Con l’avvento di internet e del digitale, assistiamo a un cambiamento molto importante nella medicina; alcuni contributi parlano del passaggio da un sistema centrato su medici e istituzioni a uno che mette al centro il paziente e le nuove tecnologie. “L’integrazione tra telemedicina e intelligenza artificiale consente di ripensare alle soluzioni che sono offerte tradizionalmente nei percorsi di cura”.
Non mancano, tuttavia le riflessioni etiche sull’uso di queste tecnologie, per esempio quelle riguardanti l’uso dei dati dei pazienti e le modalità con le quali possono essere prese alcune decisioni cliniche. Si sottolinea che “Per fare questo grande passo è soprattutto necessario una partecipazione attiva del paziente nelle scelte e modalità di cura più adatte alle sue esigenze”. Dunque non una contrapposizione tra medico e tecnologia, ma piuttosto un’opportunità per costruire soluzioni insieme.
Ma siamo avvertiti che “C’è un lato oscuro in tutte le cose, ed è noto che anche le tecnologie migliori possono innescare processi che portano con sé conseguenze inattese e negative, a volte proprio in virtù della loro efficacia ed efficienza”.
Innanzi tutto la protezione dei “dati sanitari” che potrebbe essere usati per altre finalità per cui “gli individui che generano tali dati dovrebbero sapere per cosa saranno utilizzati i loro dati al momento della raccolta”.

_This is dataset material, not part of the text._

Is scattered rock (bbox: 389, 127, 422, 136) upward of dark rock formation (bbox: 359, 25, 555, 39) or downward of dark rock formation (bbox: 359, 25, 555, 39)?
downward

Altro elemento fondamentale è “Comprendere cosa guadagniamo e cosa perdiamo” poiché all’efficienza e alla standardizzazione delle pratiche può corrispondere il depotenziamento “del ragionamento e della pratica medica che si ritiene siano (..) preziose”.
La rivoluzione digitale pone dunque molte sfide etiche che devono essere prese in considerazione e affrontate. Occorrono delle protezioni e delimitazioni precise dei modelli digitali. In Europa ci sono – a livello legislativo – cantieri aperti (Digital Service Act, Digital Maerket Act, Artificial Intelligent Act) aventi lo scopo di definire una società digitale europea coerente con le radici etiche e costituzionali e quindi di natura regolatoria. Al contempo l’obiettivo è quello di sviluppare il dialogo, a livello geopolitico, con interlocutori che si muovano lungo traiettorie molto diverse e spesso divergenti. Si pensi al modello auto-regolatorio statunitense basato su l’antitrust, a quello cinese dirigistico e basato sul capitalismo di stato.
I problemi che la rivoluzione digitale ci chiede di affrontare riguardano le persone, le relazioni con le istituzioni e l’essenza della vita comunitaria e ciò richiede un disegno generale – un progetto – per il prossimo futuro, affinché questa tecnologia rispetti i valori sopra citati e sia uno strumento di vero progresso.